California-based staffing firm Robert Half International (RHI: NYSE) announced that net income in the in Q2 2013 was USD 63.1 million, down by USD 8.1 million compared to  the same period last year due to a nonrecurring litigation settlement and the resolution of certain tax matters . Revenue in constant currency for the same period rose by +3% to USD 1.06 billion helped by strong performances in  IT staffing and Protiviti, the audit/risk consulting business.

Gross margins improved slightly from 40.4% to 40.6%

Operating income from temporary and consultant staffing increased strongly by +48% to USD 76.6 million while permanent staffing operating income declined by -16% to USD 15.5 million.

Harold M. Messmer, Jr., chairman and CEO of Robert Half International, said: "Robert Half saw continued demand for our professional services during the quarter, and we were pleased with the company's overall performance. Revenue growth was concentrated in the United States, which has been the case for the past several quarters. Within our staffing lines of business, our Robert Half Technology division reported the most sizable revenue gains. Protiviti also had another excellent quarter, with revenues reaching their highest level since the fourth quarter of 2007."

The company’s international division which comprises approximately 25% of total revenue saw revenue declines of -6% in temporary and contract staffing and -11% in permanent placement resulting in a total decline of -7%. 16% of the company’s international revenue is derived from Europe (with Germany, UK and Belgium being the largest markets) while 4% is derived from Asia with the remainder coming from Canada. Robert Half has 400 offices in 21 countries.

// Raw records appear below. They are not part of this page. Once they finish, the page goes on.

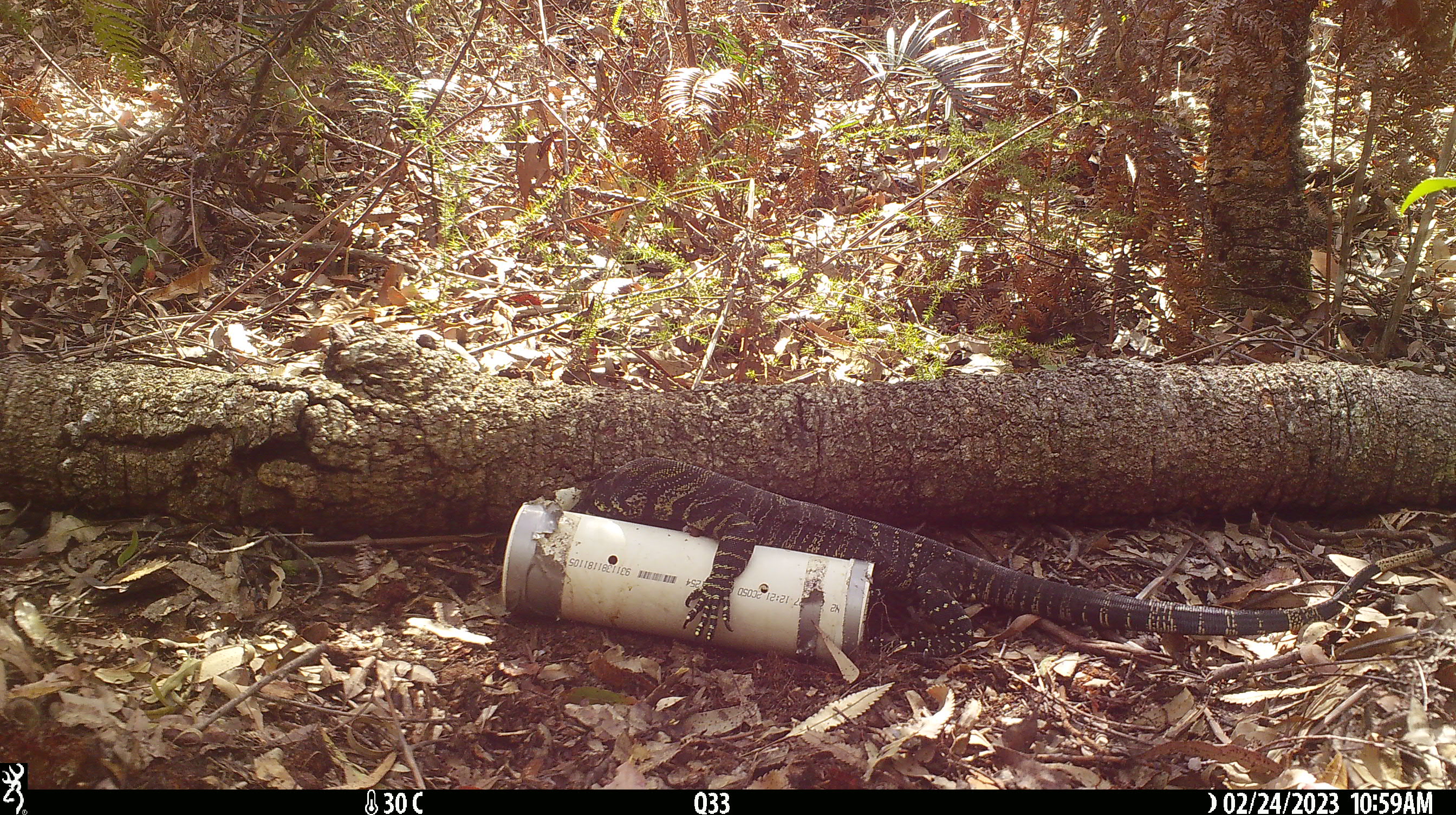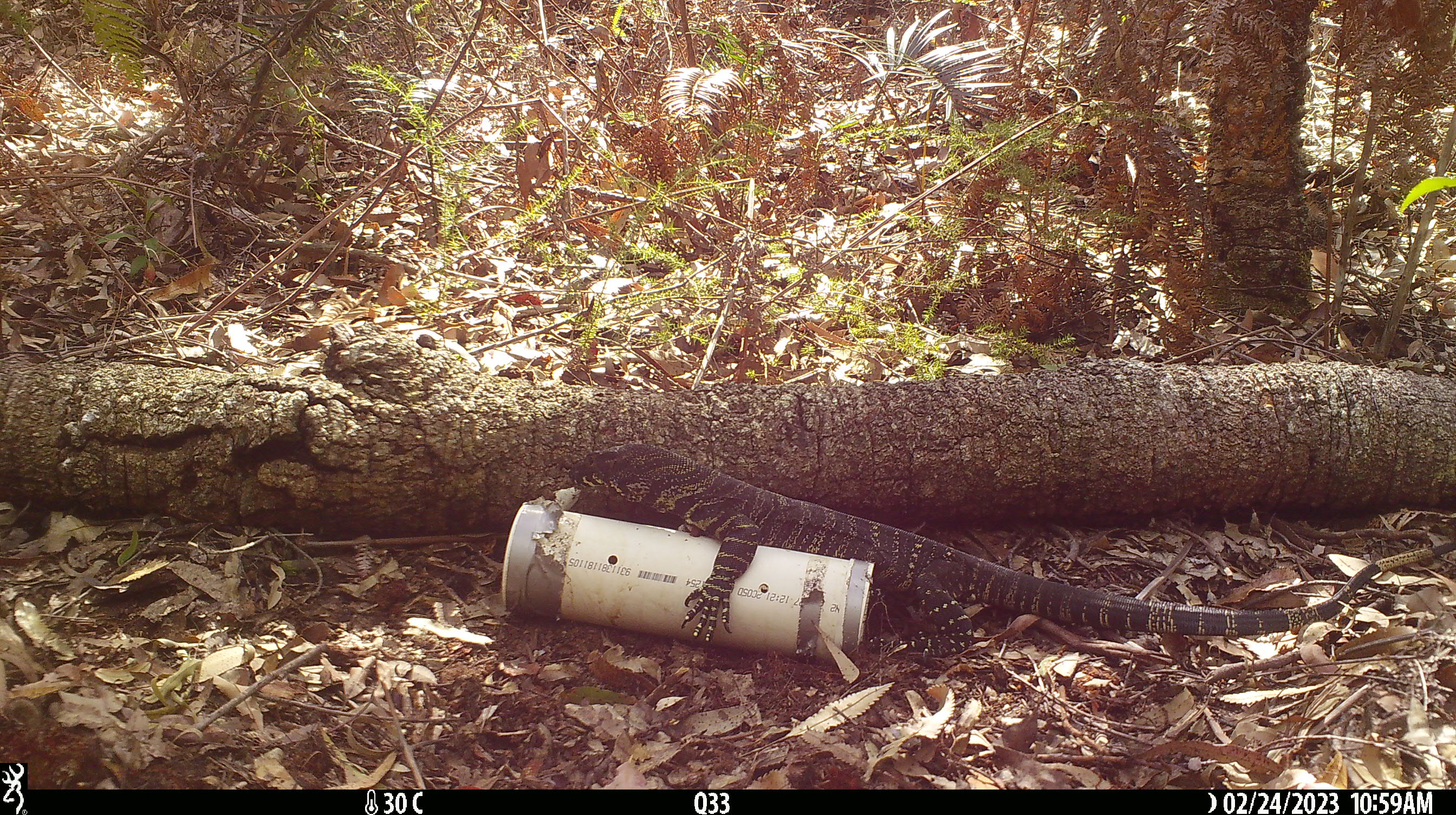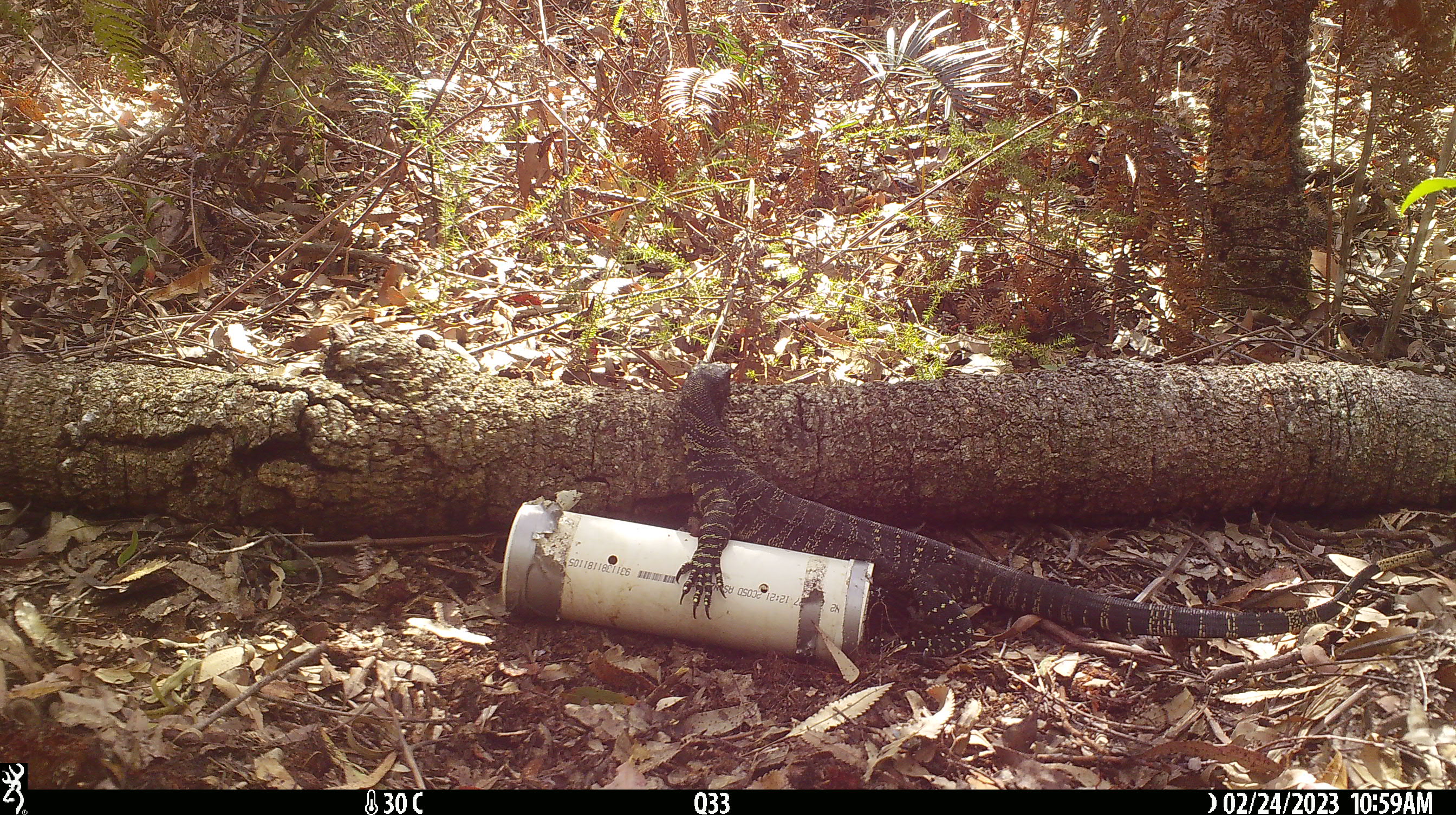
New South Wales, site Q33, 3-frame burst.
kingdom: Animalia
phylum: Chordata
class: Reptilia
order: Squamata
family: Varanidae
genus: Varanus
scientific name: Varanus varius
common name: lace monitor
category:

Mr Messmer added: “Despite the on-going softness in international markets, this is the 13th consecutive quarter in which net income and earnings per share have grown +15% or more on a year-over-year basis.”

Looking ahead, the company suggested that revenues are poised for “gradual reacceleration”.

The company’s share closed at USD 35.84, down -0.05% on the day but an increase of +33.83% compared with a year ago. Based on its current share price, the company has a market value of USD 5.001 billion.